Anecdotal insights such as the one articulated above indicate that there is strong opposition to some Romani cultural practices within Romani communities. Despite this though, there is also resistance as evinced above. This tension opens up the space for critical dialogue between the two camps that will eventually lead to a temporary resolution of sorts and if the inherent dialectical tension continues, other fronts for discussion (disagreement/agreement) shall open up and move the discourse forward. There is a coalition forming in Romani communities led primarily by women that are challenging "traditional" practices in these communities. The fact that they challenge some practices does not make them any less Roma than those who support and indulge in those practices. Being "Roma" does not simply rely upon adherence of some arbitrary practices or code of conduct that is mythologised into tradition by those who fear that loss of them would mean the loss of the people. Romani culture, identity and tradition do not exist outside of the boundaries of contemporary modern societies. It is an intrinsic part of contemporary societies in Europe and the political gains and developments around Roma rights highlights the point succinctly. We need to move away from the debilitating assumption that Roma are a "traditional" group with "traditional" practices and need to continue to occupy their "traditional" place at the margins of society.
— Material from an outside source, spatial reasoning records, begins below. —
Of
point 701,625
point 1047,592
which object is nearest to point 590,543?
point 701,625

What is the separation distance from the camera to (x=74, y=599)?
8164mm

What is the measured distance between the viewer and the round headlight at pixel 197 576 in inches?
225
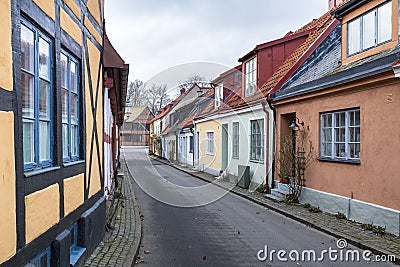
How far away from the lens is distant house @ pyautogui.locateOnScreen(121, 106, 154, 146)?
226ft

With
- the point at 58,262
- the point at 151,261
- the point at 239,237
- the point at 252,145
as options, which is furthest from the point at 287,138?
the point at 58,262

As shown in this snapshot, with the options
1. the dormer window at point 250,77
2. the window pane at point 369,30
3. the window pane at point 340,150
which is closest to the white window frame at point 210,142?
the dormer window at point 250,77

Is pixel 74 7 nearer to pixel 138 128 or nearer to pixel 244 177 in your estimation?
pixel 244 177

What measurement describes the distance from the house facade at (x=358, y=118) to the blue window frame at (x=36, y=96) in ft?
19.9

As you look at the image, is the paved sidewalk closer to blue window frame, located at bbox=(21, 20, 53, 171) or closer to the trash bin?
the trash bin

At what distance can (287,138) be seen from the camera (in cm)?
1348

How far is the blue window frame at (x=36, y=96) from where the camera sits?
12.8 feet

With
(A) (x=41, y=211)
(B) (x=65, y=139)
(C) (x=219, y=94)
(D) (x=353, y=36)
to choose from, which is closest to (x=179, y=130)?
(C) (x=219, y=94)

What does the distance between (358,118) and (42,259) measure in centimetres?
776

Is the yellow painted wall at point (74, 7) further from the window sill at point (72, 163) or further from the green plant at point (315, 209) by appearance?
the green plant at point (315, 209)

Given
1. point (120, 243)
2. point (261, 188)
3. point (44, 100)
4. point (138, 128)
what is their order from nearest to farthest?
point (44, 100)
point (120, 243)
point (261, 188)
point (138, 128)

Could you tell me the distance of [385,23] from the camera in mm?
9586

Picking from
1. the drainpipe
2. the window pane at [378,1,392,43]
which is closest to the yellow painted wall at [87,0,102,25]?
the window pane at [378,1,392,43]

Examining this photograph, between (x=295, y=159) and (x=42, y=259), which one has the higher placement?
(x=295, y=159)
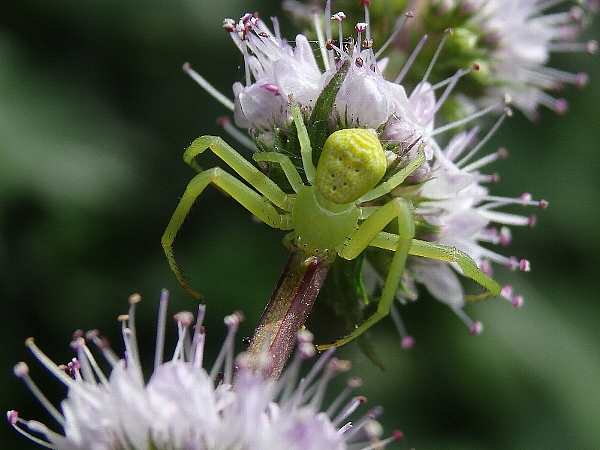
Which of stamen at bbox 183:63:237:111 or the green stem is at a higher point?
stamen at bbox 183:63:237:111

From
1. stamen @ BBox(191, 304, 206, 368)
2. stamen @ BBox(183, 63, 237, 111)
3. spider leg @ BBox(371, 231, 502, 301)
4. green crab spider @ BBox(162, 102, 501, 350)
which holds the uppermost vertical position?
stamen @ BBox(183, 63, 237, 111)

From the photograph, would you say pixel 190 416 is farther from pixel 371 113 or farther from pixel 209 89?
pixel 209 89

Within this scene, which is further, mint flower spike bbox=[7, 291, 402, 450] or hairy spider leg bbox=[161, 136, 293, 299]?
hairy spider leg bbox=[161, 136, 293, 299]

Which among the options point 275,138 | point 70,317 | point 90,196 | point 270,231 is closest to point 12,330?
point 70,317

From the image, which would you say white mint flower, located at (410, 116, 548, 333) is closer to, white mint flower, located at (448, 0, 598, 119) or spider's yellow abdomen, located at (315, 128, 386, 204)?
spider's yellow abdomen, located at (315, 128, 386, 204)

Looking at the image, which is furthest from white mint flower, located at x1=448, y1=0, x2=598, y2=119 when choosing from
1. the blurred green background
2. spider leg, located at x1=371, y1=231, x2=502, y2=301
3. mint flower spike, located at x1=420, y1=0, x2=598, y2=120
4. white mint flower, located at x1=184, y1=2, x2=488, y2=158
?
the blurred green background

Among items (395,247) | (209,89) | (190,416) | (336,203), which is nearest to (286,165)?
(336,203)

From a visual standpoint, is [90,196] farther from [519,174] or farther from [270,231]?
[519,174]

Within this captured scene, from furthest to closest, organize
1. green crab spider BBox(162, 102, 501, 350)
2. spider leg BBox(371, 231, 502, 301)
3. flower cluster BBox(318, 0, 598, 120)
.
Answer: flower cluster BBox(318, 0, 598, 120) → spider leg BBox(371, 231, 502, 301) → green crab spider BBox(162, 102, 501, 350)
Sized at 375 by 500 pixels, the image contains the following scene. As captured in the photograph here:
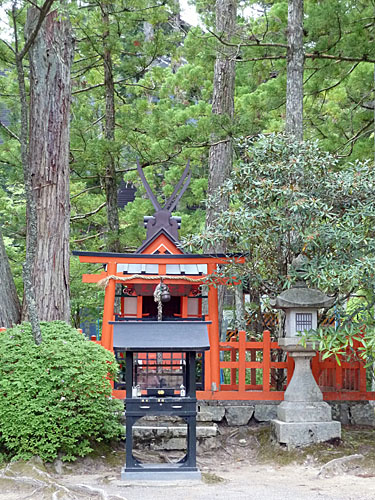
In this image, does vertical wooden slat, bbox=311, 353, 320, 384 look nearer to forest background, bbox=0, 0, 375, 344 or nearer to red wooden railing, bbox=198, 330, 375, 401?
red wooden railing, bbox=198, 330, 375, 401

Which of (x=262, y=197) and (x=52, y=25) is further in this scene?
(x=52, y=25)

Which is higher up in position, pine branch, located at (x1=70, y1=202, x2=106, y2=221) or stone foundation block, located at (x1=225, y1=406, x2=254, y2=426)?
pine branch, located at (x1=70, y1=202, x2=106, y2=221)

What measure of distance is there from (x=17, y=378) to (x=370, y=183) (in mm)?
5191

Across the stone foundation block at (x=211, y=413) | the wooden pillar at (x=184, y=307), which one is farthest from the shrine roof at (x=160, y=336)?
the wooden pillar at (x=184, y=307)

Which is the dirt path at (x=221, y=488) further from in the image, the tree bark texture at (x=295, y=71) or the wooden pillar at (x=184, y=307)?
the tree bark texture at (x=295, y=71)

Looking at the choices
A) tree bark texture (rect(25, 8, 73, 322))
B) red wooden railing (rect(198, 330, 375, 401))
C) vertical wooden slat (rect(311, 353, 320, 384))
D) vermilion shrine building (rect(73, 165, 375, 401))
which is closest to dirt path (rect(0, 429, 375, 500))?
red wooden railing (rect(198, 330, 375, 401))

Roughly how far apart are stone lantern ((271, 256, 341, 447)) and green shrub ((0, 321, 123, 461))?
2.53m

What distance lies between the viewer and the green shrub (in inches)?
282

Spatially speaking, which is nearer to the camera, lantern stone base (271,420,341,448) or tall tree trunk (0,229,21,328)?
lantern stone base (271,420,341,448)

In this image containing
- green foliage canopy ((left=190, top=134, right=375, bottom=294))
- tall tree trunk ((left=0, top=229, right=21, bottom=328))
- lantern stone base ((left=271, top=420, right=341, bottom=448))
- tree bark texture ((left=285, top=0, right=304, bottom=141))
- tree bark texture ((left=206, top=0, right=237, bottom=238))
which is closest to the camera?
green foliage canopy ((left=190, top=134, right=375, bottom=294))

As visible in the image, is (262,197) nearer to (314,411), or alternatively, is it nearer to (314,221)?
(314,221)

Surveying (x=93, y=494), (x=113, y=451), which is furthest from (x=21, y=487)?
(x=113, y=451)

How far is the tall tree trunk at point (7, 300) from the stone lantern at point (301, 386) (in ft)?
12.4

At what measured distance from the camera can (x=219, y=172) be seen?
12891mm
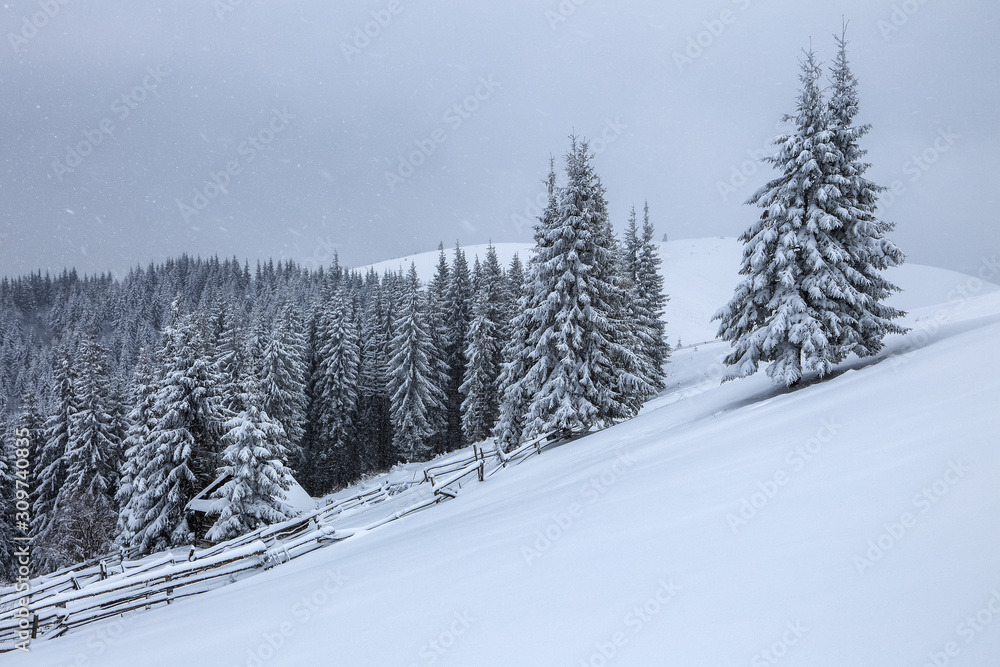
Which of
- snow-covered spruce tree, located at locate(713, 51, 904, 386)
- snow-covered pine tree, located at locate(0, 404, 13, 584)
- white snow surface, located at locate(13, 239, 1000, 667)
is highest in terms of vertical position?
snow-covered spruce tree, located at locate(713, 51, 904, 386)

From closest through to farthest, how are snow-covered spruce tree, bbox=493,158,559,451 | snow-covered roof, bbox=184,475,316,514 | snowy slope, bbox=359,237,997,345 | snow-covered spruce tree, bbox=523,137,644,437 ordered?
1. snow-covered spruce tree, bbox=523,137,644,437
2. snow-covered roof, bbox=184,475,316,514
3. snow-covered spruce tree, bbox=493,158,559,451
4. snowy slope, bbox=359,237,997,345

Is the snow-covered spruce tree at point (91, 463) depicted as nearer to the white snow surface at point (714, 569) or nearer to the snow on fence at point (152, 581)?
the snow on fence at point (152, 581)

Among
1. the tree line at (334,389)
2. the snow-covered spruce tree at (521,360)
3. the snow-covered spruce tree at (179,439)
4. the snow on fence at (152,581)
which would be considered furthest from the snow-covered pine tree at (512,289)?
the snow on fence at (152,581)

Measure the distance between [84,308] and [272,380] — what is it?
118316 mm

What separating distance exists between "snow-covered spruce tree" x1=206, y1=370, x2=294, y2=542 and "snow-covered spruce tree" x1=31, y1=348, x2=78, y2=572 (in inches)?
676

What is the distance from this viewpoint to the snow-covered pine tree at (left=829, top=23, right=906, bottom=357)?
14.9 meters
Likewise, Romani actors need to accept that "tradition" is not a legitimate excuse (or explanation) to continue practices that may violate the rights of an individual or group within the community. They also need to accept that refusal to adhere to some of the precepts that are understood to be "Roma" by some Romani individuals does not mean a loss of one's Romani identity or culture. This means that people need to vocalise their opposition to such an understanding articulating why such perceptions are wrong and harmful. This is currently being done by some brave people within Romani communities who have taken the responsibility of articulating the need for re-examining what it is that makes them Roma and what collective values are the representative ciphers that make the people what they are, especially in the complicated, discriminatory environment in Europe today. Our task as human rights educators is to provide the skills and resources that will allow these groups and individuals to be able to articulate their positions in a coherent and understandable fashion. We are charged with capacitating these people, providing them with a broad range of methods/methodologies, mechanisms, strategies, etc that will empower them and allow them to continue to conduct the internal critique of their cultural practices and spaces. Standing on the sidelines and claiming that all actions and beliefs are culturally relevant is not an option. Indeed, banal relativism of this type is actually exacerbating the situation.

Endnotes:

  1. Larry Olomoofe is Human Rights Trainer at the ERRC.
  2. A recent example of this was the huge public outcry over the marriage of a 12 year-old Romani girl and 15 year old Romani boy in Romania in 2003. This event gained global notoriety and exposure after the BBC broadcast the event precipitating a huge international backlash. Much of the media focus was on the fact that the two people involved, were still, by international law, children (Convention on the Rights of the Child, Article 1) and they were ?forced? or compelled to comply with the wishes of their families because it was part of Romani tradition for children to marry at an early age.
  3. This fact is evinced by the recent creation and hiring of a Women?s rights officer within the ERRC staff.
  4. It is also interesting to note that whilst there are well-established sanctions against women who become sexually active before marriage, there are little, if any, sanctions against their male counterparts if they too decide to become sexually active. It is this apparently hypocritical code that has fuelled the anger of young women who see the arbitrary application of the ?rule? as unjust and unfair.
  5. A corollary of this is the ring-fencing of Roma culture and an essentialising of what it is exactly to be ?Roma?.